Le témoin restitue les faits en arabe : « Rachid Nekkaz a été agressé violemment, verbalement et physiquement par 19 policiers. Ils lui ont également dérobé 5000 euros. Quand j’ai vu que son état de santé s’aggravait, j’ai demandé son évacuation aux urgences de l’hôpital le plus proche mais ils ont refusé affirmant qu’ils ont reçu instruction de ne rien faire jusqu’à nouvel ordre. ». Le témoin poursuit : « Rachid Nekkaz a quitté la Sûreté d’Ain Defla et transporté au siège de la Sûreté de Chlef ,  puis, ils l’ont évacué à l’hôpital « El Sobha » pour recevoir les premiers examens. » Le témoin précise : « Du fait de la gravité de son état, Rachid Nekkaz a dû être évacué à l’hôpital « El akhawat Bedj » puis à l’hôpital « Ouled Mohamed » où il a subi des examens et des soins jusqu’à tard dans la nuit. »

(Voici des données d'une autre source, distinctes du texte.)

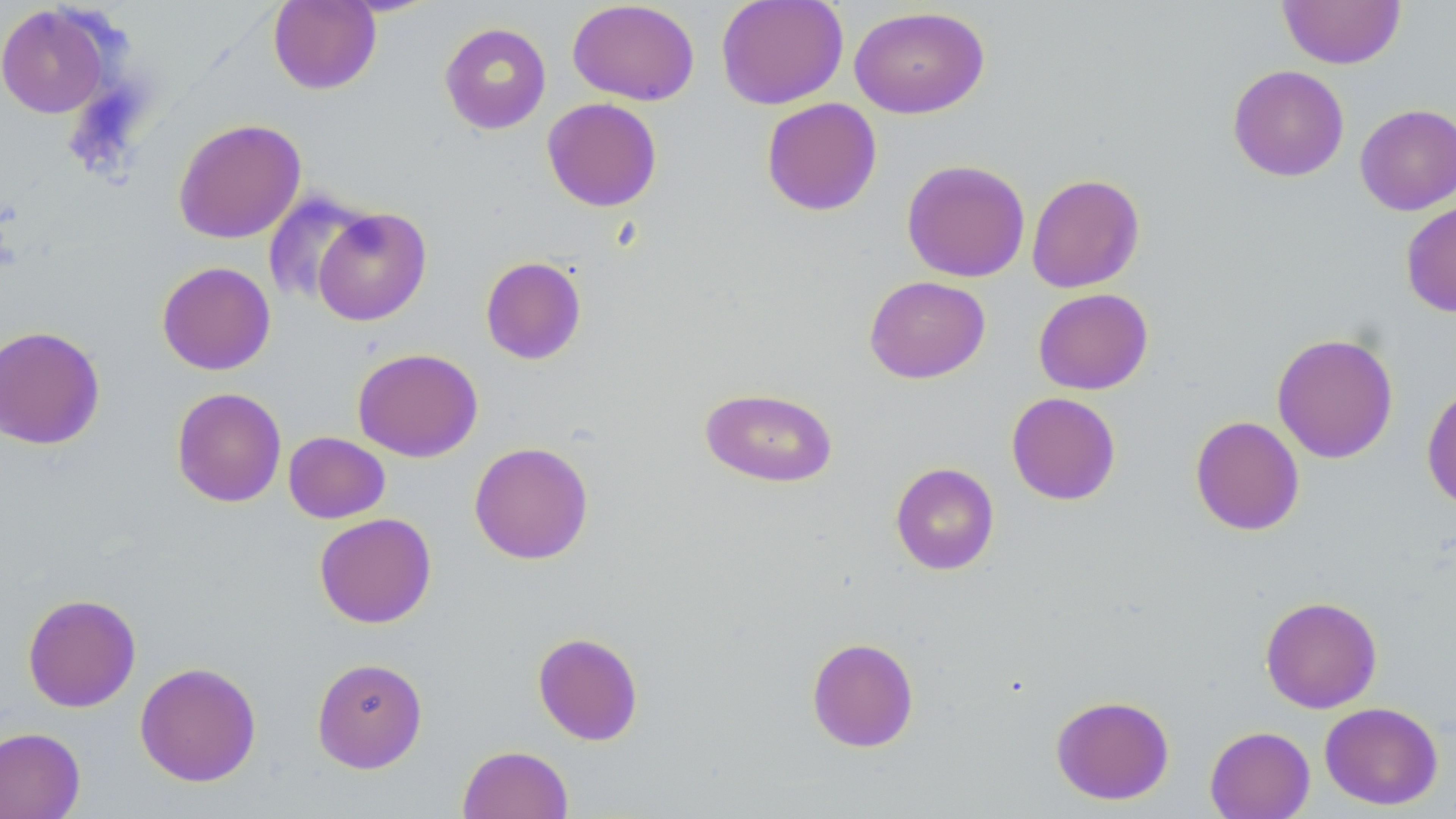
slide_level_diagnosis: negative for blood parasites
modality: light microscopy
uninfected_red_blood_cell_locations: 'approximate bounding boxes as named x1/y1/x2/y2 corners in pixels: (x1=268, y1=0, x2=381, y2=94), (x1=568, y1=0, x2=700, y2=105), (x1=716, y1=0, x2=848, y2=109), (x1=1278, y1=0, x2=1406, y2=69), (x1=0, y1=4, x2=110, y2=118), (x1=849, y1=6, x2=990, y2=118), (x1=439, y1=22, x2=551, y2=134), (x1=1227, y1=64, x2=1349, y2=181), (x1=542, y1=97, x2=662, y2=212), (x1=761, y1=97, x2=883, y2=216), (x1=1355, y1=103, x2=1456, y2=215), (x1=173, y1=118, x2=306, y2=244), (x1=901, y1=159, x2=1030, y2=282), (x1=1026, y1=173, x2=1145, y2=293), (x1=262, y1=190, x2=374, y2=308), (x1=1401, y1=201, x2=1456, y2=317), (x1=312, y1=206, x2=431, y2=326), (x1=480, y1=256, x2=587, y2=365), (x1=157, y1=261, x2=275, y2=375), (x1=864, y1=275, x2=990, y2=383), (x1=1033, y1=288, x2=1153, y2=395), (x1=0, y1=325, x2=105, y2=450), (x1=1271, y1=332, x2=1399, y2=464), (x1=352, y1=347, x2=483, y2=462), (x1=1421, y1=381, x2=1456, y2=511), (x1=171, y1=387, x2=287, y2=507), (x1=700, y1=387, x2=838, y2=488), (x1=1006, y1=392, x2=1122, y2=505), (x1=1190, y1=415, x2=1305, y2=536), (x1=283, y1=431, x2=390, y2=523), (x1=469, y1=441, x2=594, y2=564), (x1=890, y1=462, x2=1000, y2=575), (x1=314, y1=512, x2=437, y2=628), (x1=22, y1=593, x2=141, y2=713), (x1=1260, y1=595, x2=1383, y2=713), (x1=533, y1=631, x2=643, y2=745), (x1=806, y1=637, x2=919, y2=753), (x1=311, y1=657, x2=428, y2=773), (x1=134, y1=661, x2=261, y2=787), (x1=1051, y1=695, x2=1175, y2=805), (x1=1319, y1=702, x2=1444, y2=810), (x1=1204, y1=725, x2=1315, y2=819), (x1=0, y1=726, x2=85, y2=818), (x1=457, y1=744, x2=574, y2=819)'
field_of_view: single
preparation: thin blood smear
stain: May-Grünwald-Giemsa
magnification: 1000x
image_size: 1456×819 pixels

Les auteurs des faits seraient des policiers qui officient au sein de la Sureté de la Wilaya de Blida et qu’ils auraient agi sur ordre de leur hiérarchie.

Pour rappel, Rachid Nekkaz est né et réside en France et est originaire de Ain-Mérane, à 40 km de Chlef.  L’homme politique est poursuivi par les autorités judiciaires algériennes pour atteinte à l’image du président de la république, et aux symboles de l’état algérien.

CNP NEWS.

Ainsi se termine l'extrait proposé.